▶ **TANTANGAN 1**:
Tuliskan ulang kata demi kata bagian bacaan tentang hari jadi Kota Palu di bawah, antara "Belasan tenda mulai" dan "aksesnya untuk umum.", termasuk keduanya.

▶ **BACAAN**:
· · · · · · ·

Belasan tenda mulai terpasang di halaman Kantor Wali Kota Palu, Selasa (26/9/2023). Sebuah panggung besar untuk pertunjukan juga sudah berdiri. Bahkan, sehari sebelumnya, jalan di seputaran Taman Vatulemo mulai ditutup aksesnya untuk umum.
Tiga hal ini jadi penanda adanya perayaan besar di Kota Palu. Maklum, 27 September saban tahun berganti selalu diperingati sebagai hari lahirnya Kota Palu.
Tahun ini, Kota Palu merayakan Hari Ulang Tahun (HUT) yang ke-45. Umur yang terbilang muda bagi daerah yang sebenarnya peradabannya jauh lebih tua.
Bagi Pemerintah Kota (Pemkot) Palu dan kebanyakan orang, kelahiran ibu kota Provinsi Sulawesi Tengah ini merujuk kepada Peraturan Pemerintah (PP) 18/1978 tentang Pembentukan Kota Administratif Palu.
Namun, penetapan 27 September sebagai penanda lahirnya Kota Palu agaknya masih menyisakan silang pendapat.

· · · · · · ·

▶ **DATA YANG DIBERIKAN**:

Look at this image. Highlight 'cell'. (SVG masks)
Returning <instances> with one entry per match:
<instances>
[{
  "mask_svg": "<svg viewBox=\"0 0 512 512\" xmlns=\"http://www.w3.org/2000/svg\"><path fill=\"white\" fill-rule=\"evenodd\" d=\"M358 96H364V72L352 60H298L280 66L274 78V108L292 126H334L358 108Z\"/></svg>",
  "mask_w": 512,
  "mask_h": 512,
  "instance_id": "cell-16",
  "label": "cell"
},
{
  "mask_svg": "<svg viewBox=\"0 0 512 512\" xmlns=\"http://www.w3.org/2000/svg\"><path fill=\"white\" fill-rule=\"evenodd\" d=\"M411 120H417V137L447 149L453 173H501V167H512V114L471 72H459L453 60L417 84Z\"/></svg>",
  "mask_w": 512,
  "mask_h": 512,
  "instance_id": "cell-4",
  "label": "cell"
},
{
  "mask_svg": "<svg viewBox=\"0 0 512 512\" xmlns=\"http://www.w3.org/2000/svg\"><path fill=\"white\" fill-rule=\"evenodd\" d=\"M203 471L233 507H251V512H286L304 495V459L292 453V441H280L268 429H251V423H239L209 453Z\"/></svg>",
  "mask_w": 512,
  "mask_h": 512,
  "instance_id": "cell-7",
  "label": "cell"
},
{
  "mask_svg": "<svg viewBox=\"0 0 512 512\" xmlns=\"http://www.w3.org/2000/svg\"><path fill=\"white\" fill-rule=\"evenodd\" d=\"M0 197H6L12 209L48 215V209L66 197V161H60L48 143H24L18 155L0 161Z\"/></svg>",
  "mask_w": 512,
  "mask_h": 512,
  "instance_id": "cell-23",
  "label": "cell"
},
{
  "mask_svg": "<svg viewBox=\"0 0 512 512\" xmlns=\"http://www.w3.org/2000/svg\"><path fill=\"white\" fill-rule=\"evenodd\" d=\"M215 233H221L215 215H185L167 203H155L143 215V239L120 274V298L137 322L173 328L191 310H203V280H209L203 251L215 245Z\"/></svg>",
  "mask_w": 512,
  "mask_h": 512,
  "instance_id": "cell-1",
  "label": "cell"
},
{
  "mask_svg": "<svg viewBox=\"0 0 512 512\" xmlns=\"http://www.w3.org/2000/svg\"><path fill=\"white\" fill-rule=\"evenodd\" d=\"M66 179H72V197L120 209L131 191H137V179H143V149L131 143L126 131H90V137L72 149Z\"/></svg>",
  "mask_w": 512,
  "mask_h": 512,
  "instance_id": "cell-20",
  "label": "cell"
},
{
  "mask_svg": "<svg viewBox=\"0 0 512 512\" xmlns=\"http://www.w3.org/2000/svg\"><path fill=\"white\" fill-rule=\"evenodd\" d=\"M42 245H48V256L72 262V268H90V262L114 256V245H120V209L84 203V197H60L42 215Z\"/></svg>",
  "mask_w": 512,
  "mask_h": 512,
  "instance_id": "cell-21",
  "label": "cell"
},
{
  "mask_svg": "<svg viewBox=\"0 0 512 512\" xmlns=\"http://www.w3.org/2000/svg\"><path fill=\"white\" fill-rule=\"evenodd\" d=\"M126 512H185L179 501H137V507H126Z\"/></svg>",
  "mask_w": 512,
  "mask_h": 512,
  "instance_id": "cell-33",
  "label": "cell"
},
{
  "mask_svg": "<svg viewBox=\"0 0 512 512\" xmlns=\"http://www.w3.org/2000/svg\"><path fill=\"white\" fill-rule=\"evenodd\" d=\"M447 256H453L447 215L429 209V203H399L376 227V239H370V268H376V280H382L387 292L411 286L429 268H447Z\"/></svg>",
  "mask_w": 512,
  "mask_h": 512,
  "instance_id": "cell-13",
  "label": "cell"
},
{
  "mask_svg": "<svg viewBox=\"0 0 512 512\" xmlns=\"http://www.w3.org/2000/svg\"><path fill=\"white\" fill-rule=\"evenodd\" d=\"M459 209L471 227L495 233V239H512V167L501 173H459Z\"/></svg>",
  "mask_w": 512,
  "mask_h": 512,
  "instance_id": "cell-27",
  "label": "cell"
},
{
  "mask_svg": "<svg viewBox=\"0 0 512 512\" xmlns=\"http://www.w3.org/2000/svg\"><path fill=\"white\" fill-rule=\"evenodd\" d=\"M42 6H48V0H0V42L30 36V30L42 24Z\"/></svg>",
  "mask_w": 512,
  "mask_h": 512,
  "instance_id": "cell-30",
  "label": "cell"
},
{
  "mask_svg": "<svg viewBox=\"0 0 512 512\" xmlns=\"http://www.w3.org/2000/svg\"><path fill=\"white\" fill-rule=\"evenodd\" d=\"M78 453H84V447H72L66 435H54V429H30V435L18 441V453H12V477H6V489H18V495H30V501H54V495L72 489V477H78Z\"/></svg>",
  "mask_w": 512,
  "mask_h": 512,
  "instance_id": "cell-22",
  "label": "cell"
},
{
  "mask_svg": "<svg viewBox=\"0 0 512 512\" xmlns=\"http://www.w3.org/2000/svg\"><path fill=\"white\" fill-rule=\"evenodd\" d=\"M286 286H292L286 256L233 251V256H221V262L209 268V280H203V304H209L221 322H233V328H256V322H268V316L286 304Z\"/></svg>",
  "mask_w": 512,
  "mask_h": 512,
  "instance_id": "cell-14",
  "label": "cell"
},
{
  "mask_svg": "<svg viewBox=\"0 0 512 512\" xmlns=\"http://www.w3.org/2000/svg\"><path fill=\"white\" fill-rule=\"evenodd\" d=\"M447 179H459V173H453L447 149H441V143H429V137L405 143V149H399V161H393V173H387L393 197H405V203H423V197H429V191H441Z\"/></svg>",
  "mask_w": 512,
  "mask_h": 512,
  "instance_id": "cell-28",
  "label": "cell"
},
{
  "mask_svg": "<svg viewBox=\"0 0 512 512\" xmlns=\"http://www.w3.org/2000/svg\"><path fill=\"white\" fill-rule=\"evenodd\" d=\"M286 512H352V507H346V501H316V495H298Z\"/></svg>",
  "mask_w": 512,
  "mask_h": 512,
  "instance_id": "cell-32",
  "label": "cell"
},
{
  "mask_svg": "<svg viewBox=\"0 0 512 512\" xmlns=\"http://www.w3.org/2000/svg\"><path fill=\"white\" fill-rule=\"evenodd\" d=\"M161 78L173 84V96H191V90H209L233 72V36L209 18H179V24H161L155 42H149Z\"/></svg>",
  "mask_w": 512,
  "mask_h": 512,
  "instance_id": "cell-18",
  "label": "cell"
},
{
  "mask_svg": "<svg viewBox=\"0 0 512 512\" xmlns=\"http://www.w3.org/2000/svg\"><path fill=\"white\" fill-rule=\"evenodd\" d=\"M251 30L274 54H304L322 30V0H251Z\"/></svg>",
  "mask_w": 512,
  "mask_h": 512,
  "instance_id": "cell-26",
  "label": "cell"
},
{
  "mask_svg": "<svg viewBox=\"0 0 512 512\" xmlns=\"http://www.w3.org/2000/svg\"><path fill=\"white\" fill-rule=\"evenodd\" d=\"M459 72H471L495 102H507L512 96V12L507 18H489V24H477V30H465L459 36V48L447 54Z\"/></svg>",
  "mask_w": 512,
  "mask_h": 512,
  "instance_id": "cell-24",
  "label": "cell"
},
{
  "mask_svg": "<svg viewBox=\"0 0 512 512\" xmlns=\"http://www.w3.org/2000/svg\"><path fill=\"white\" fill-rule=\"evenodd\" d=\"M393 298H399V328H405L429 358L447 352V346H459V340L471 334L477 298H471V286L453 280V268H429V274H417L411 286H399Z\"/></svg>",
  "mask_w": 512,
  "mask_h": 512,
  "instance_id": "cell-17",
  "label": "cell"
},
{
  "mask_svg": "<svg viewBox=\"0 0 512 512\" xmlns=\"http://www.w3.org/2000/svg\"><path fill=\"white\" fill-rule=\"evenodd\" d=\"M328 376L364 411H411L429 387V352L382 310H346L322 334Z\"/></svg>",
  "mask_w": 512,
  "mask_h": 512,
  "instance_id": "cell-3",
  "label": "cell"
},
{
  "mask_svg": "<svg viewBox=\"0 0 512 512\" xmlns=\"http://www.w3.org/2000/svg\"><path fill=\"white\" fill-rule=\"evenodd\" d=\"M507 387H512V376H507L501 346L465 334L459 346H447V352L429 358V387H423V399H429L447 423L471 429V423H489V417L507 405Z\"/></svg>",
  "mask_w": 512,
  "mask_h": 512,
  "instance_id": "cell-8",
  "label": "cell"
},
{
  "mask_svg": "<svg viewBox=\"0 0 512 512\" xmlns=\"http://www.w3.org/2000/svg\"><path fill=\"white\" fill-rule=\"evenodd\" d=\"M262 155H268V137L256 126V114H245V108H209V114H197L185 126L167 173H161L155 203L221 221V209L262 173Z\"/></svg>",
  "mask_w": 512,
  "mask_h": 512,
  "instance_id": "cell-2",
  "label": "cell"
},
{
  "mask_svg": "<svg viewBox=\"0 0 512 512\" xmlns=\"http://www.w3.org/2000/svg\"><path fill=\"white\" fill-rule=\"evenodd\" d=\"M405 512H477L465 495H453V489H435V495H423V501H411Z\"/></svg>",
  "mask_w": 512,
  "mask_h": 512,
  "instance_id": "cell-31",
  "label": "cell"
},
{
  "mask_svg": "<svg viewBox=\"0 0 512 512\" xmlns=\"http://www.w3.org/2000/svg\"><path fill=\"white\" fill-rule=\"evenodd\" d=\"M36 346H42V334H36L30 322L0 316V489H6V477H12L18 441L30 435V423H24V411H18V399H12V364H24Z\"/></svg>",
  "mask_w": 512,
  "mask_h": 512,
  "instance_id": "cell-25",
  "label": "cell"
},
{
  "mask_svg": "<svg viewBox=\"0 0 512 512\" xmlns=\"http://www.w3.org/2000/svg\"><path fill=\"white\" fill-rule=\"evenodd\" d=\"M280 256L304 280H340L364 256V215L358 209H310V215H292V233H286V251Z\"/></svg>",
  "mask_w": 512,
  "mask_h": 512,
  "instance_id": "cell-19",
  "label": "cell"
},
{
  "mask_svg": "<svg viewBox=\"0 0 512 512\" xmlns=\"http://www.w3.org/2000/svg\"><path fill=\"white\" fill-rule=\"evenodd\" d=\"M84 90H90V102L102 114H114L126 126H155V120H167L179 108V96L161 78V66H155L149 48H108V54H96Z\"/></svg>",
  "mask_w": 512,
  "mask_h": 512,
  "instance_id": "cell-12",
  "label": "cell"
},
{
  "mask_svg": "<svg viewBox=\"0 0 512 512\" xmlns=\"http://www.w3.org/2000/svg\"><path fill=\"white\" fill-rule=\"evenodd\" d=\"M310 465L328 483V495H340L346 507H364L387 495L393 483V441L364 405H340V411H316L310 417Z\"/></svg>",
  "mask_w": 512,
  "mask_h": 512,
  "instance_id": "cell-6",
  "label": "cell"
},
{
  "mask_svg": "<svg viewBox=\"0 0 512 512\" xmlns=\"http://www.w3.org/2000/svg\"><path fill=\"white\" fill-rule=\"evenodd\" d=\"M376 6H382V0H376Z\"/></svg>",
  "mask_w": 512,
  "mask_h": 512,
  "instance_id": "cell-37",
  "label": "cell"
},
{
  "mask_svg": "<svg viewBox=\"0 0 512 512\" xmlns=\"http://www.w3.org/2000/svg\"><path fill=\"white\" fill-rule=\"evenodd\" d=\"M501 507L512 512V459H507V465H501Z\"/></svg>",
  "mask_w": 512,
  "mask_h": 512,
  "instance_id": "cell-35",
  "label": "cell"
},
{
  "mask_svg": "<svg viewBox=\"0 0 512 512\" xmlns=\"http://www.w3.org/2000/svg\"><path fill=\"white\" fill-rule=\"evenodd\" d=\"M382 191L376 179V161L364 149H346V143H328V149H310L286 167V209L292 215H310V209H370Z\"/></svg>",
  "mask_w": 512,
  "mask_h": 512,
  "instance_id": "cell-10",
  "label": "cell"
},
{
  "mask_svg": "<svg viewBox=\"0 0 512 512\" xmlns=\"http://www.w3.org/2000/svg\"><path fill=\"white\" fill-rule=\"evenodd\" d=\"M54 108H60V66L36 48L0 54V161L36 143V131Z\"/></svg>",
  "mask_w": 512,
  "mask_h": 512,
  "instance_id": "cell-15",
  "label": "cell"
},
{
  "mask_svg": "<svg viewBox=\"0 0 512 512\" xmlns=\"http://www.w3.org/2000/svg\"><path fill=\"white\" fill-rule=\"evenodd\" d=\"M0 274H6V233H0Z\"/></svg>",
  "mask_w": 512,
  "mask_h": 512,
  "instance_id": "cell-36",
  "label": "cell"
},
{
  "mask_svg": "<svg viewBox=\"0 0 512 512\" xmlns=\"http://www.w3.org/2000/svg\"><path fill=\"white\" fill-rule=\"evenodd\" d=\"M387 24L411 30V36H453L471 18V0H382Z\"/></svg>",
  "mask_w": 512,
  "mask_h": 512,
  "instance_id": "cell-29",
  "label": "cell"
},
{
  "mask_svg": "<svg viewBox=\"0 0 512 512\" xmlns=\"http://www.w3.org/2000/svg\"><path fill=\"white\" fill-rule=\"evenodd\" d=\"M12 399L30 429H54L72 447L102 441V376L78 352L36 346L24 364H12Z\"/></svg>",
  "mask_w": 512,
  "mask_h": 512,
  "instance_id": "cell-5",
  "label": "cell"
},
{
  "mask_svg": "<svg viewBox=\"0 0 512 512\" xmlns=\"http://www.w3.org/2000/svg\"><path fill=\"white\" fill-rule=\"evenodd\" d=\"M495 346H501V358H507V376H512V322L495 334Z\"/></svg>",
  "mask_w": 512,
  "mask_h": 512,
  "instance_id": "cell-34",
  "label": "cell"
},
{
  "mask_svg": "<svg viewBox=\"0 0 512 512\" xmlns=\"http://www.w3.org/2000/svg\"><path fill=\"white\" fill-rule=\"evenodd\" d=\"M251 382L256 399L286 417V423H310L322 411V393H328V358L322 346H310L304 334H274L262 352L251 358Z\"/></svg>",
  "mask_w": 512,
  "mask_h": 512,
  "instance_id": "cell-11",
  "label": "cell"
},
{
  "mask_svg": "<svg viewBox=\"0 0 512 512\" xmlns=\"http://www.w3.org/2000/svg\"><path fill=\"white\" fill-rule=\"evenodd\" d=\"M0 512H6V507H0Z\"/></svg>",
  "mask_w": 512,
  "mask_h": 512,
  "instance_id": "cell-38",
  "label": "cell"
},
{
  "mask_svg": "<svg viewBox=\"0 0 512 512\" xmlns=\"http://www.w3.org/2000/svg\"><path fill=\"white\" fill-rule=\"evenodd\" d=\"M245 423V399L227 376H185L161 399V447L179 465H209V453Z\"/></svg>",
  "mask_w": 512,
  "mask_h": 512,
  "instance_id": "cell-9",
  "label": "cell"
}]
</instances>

· · · · · · ·

▶ **TANTANGAN 2**:
Pilih dan salin setiap baris data di atas yang memuat kata "instances". Perbedaan huruf besar dan kecil diperhitungkan.

▶ **PENYELESAIAN SOAL 1**:
Belasan tenda mulai terpasang di halaman Kantor Wali Kota Palu, Selasa (26/9/2023). Sebuah panggung besar untuk pertunjukan juga sudah berdiri. Bahkan, sehari sebelumnya, jalan di seputaran Taman Vatulemo mulai ditutup aksesnya untuk umum.

▶ **PENYELESAIAN SOAL 2**:
Returning <instances> with one entry per match:
<instances>
</instances>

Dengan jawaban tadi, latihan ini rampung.